# Amazon SageMaker pipe mode with TensorFlow

New data scientists and machine learning engineers have a treasure trove of examples available on the internet to help them get started. These examples typically leverage small public datasets and demonstrate common use cases and approaches. The data in these examples can be downloaded quickly to a training instance and training can be completed from there. However, many customers have large scale datasets for machine learning that make the simple approach of downloading the full dataset prohibitive. Imagine your training algorithm waiting for a download of 100GB of medical images, or 100TB of video.

Amazon SageMaker provides Pipe mode for exactly this purpose. Pipe mode lets you establish a channel to your dataset and feed your training algorithm batches of that data incrementally. Your training can start quickly, and you can train on an infinite size dataset.

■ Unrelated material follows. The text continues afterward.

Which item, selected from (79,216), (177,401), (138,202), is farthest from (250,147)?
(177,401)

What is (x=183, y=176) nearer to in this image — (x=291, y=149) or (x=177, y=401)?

While there are several examples available on the use of Pipe mode, not all possible scenarios and use cases are covered. This notebook provides an end to end example for training with a fairly common combination:

1. Custom TensorFlow neural network.
2. Script mode using SageMaker's TensorFlow container.
3. Pipe mode to incrementally stream data to the neural network.
4. Data stored in TFRecords format.
5. Data channels containing multiple files

## Simple synthetic classification dataset

For this example, we use a simple numeric dataset that we will use for binary classification. With the focus of this notebook on quickly and easily demonstrating pipe mode, our synthetic dataset has a configurable number of features and samples. Feel free to scale it up to see the approach in action on large datasets. To get started, we create a synthetic dataset and split it into train, test, and validation.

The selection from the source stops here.